After trying to fish for that those fish, hooking and losing a couple, I told myself I would bring back some of that old school flavor that I had lost because I got addicted to the spey rod bug. During the Summer and Fall seasons I always made a point to fish the dryline on a single hander on the Deschutes and Ronde. Dryline fishing is a blast, and bringing back the single hander to do it is kickass, but I always stuck to the spey or switch for most fisheries and always tip work. What I realized in that moment last summer was that despite all the things that I learned while swinging the fly with the spey rod, I dismissed a lot of the tactics and techniques learned while fishing a single hand rod that were productive. This included reading water close to the bank and stalking fish. Yes, I said stalking fish.
Then again on my last float of 2013, I was standing on the banks watching my girlfriend and friends swing some water on another local and I was again reminded why I needed a single hander on board the boat. I could see fish sitting in buckets throughout the run, but nobody was touching fish. When my turn came to swing a fly, I got the same response from the fish. Yet working through the run, I could still see fish. They just weren't biting that day. My thoughts brought me back to what I could do if I had that single hander in my hand and how I could manipulate the fly with more accuracy.

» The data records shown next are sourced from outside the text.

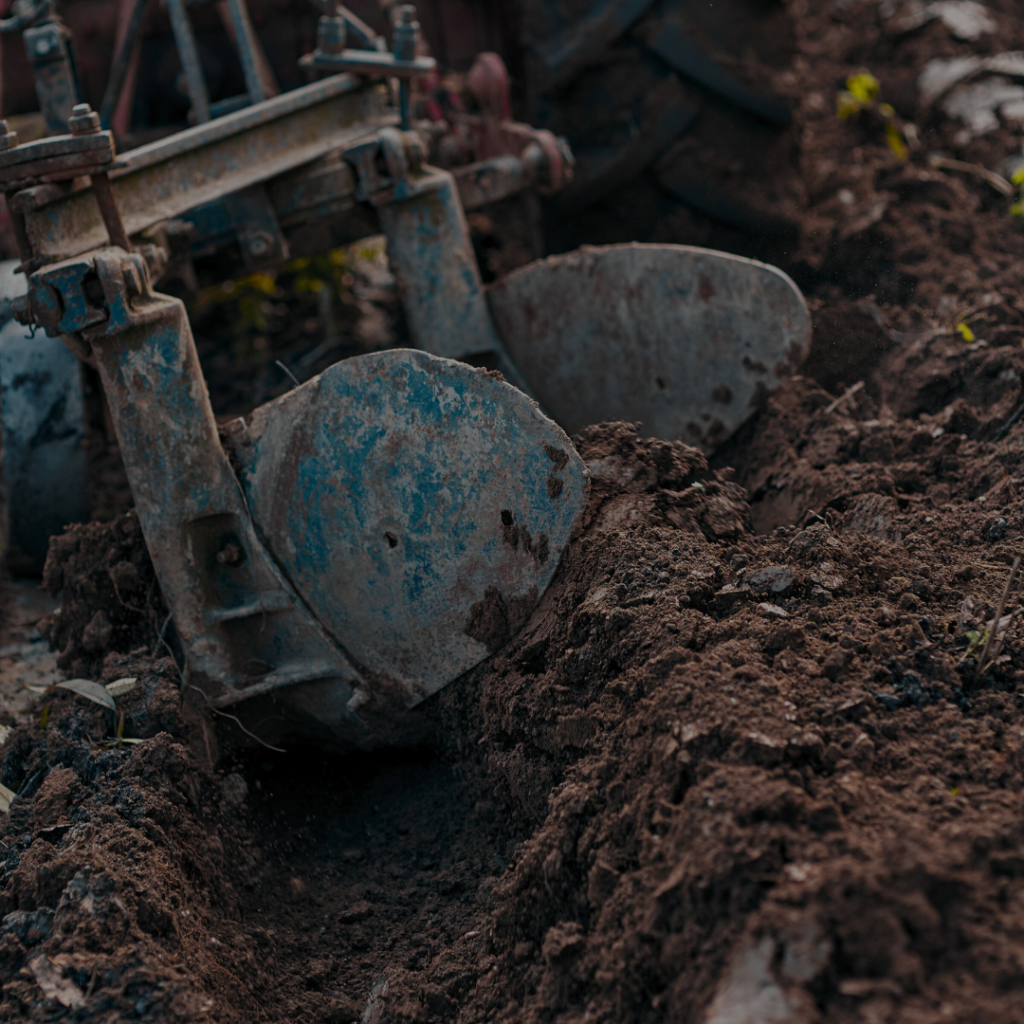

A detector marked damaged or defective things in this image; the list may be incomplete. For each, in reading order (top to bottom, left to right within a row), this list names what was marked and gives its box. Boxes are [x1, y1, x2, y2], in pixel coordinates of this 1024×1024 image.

rusted metal frame [163, 0, 211, 124]
rusted metal frame [14, 74, 391, 260]
rust patch [544, 442, 569, 468]
rust patch [466, 585, 540, 655]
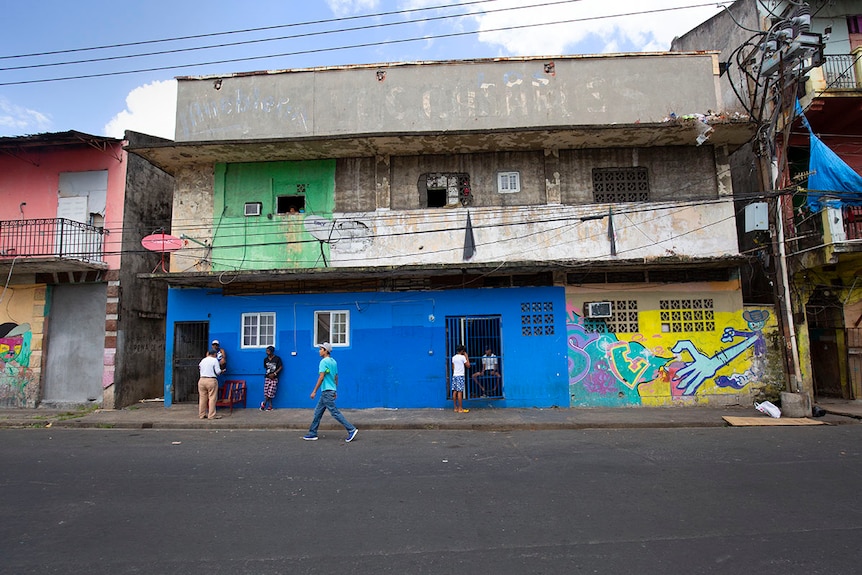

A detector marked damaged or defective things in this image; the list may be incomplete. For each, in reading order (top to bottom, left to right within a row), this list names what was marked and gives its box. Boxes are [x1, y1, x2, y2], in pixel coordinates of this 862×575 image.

rusty metal roof edge [174, 50, 724, 81]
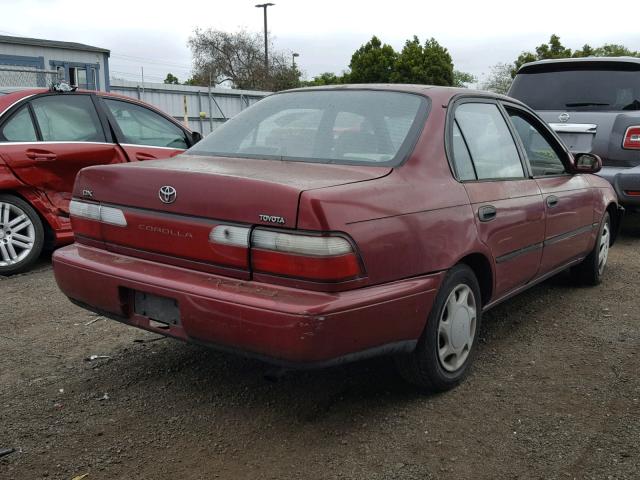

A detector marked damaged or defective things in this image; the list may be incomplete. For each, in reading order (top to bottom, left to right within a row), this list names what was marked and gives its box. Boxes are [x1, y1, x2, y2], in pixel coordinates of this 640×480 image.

damaged red car [0, 86, 200, 274]
dent on bumper [52, 246, 442, 366]
damaged red car [52, 86, 624, 392]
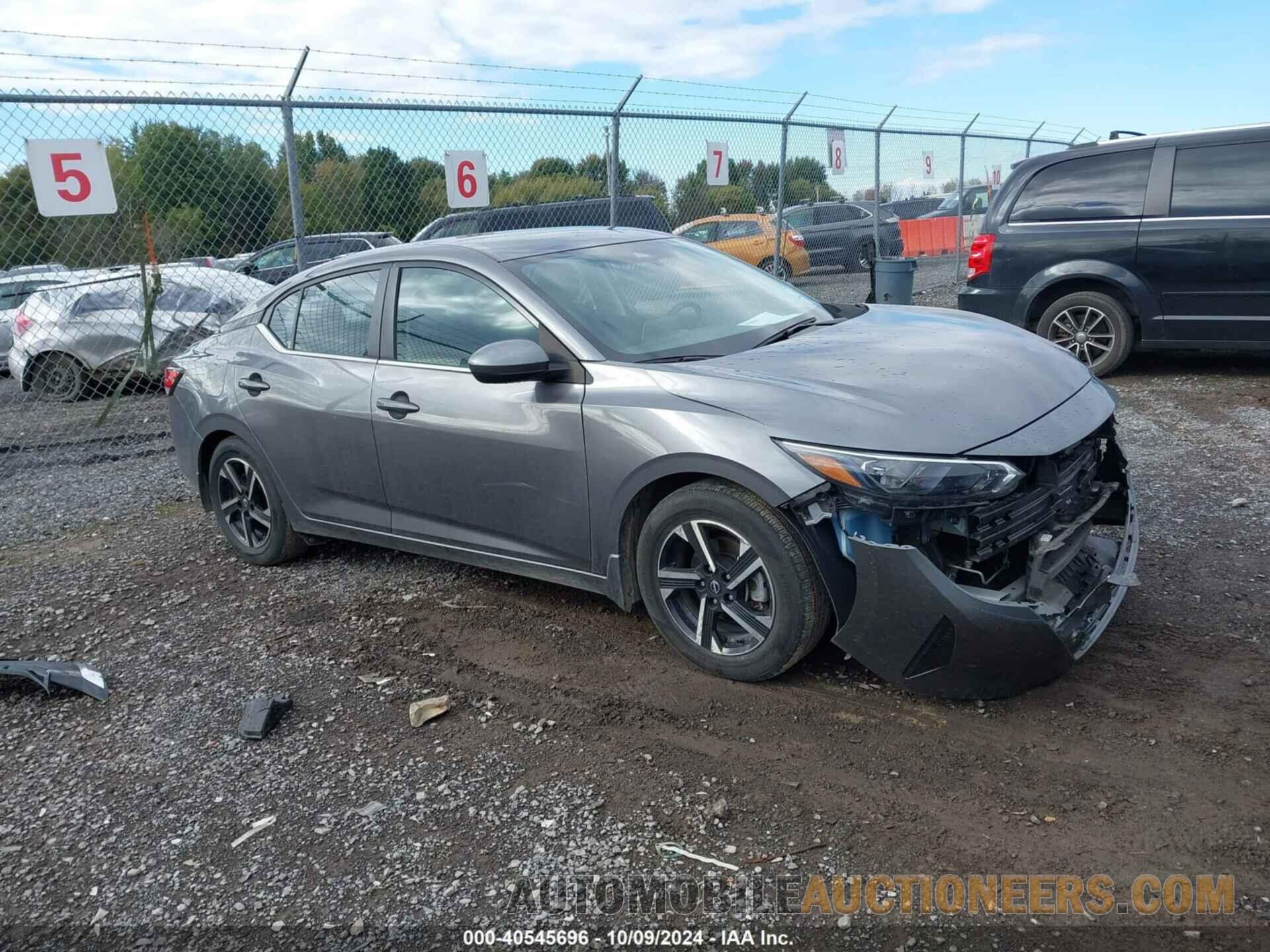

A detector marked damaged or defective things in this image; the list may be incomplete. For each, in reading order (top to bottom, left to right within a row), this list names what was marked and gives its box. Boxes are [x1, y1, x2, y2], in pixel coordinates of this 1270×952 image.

damaged gray sedan [164, 229, 1138, 698]
crumpled hood [656, 305, 1101, 455]
broken headlight [773, 442, 1021, 510]
crushed front bumper [799, 457, 1138, 693]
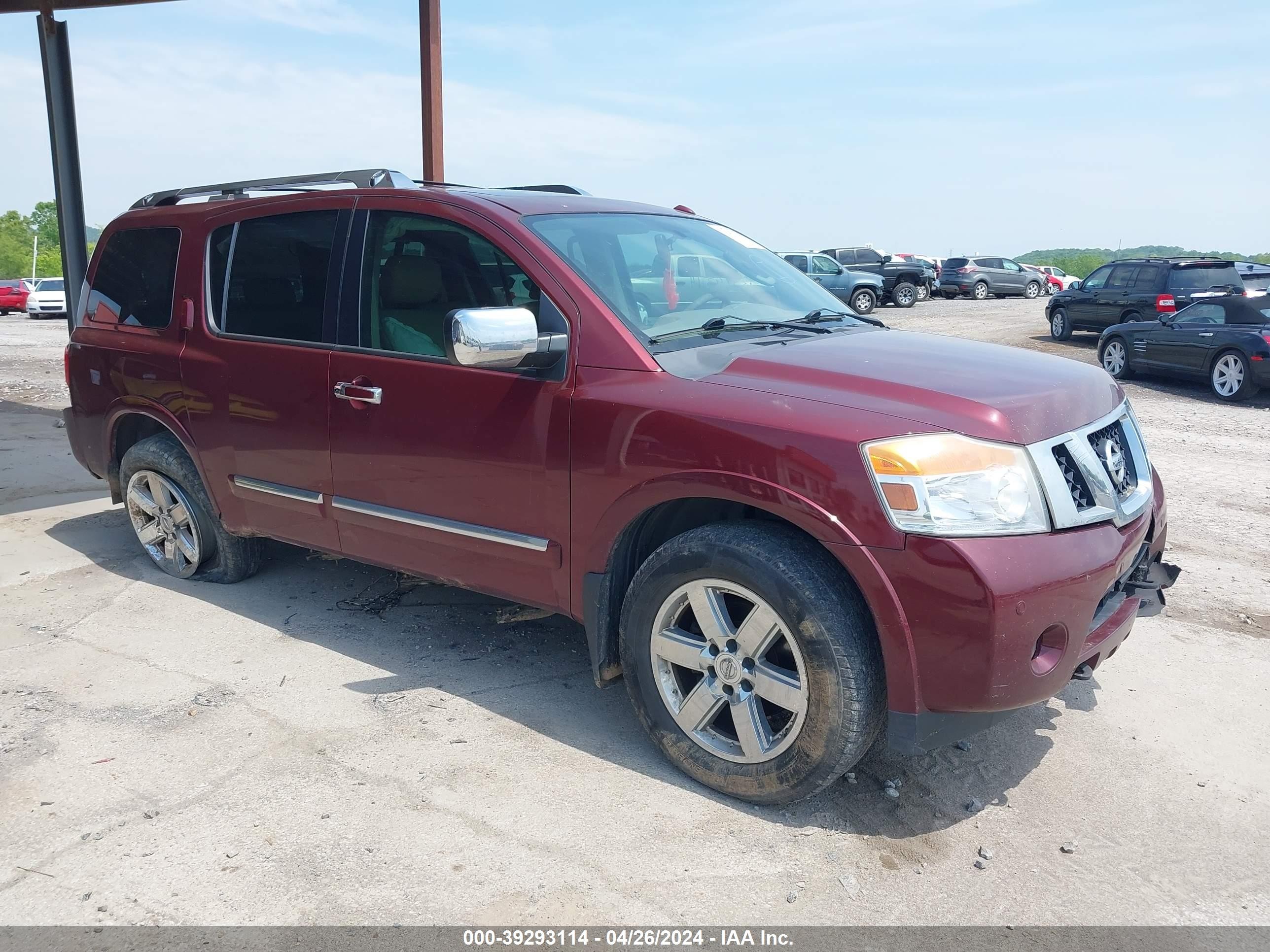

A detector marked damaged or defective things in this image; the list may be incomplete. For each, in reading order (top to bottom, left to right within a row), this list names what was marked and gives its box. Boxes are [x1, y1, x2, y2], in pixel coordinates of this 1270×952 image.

One thing I have always taught people is the importance to fish the fly and not to just let the fly fish for you. The cast and swing can be monotonous and you can become lazy, just casting and swinging. What I learned years ago swinging flies up close and within sight is what it does in the current. With every movement, manipulation or mend, you can track the fly in the direction you want. It is very similar to fishing a skater. You can track the fly in the current and see what it would do for a wet fly if you choose to fish under the surface.
So this year my New Yeas Resolution was to revisit those techniques that made me a successful fisherman years ago. That means fishing a single hander, small tips, sight fishing, reading water better up close and at times fishing with added weight. The idea of swinging flies with added weight always caused inner turmoil and thought it took away from the experience. Over the years I have experimented with it more with worm weights, especially after Scott Howell’s Skagit Master 2 came out. There are obvious advantages of adding weight to the line versus just tip fishing in certain situations and having that in your arsenal can make for that one grab that you have been missing all day.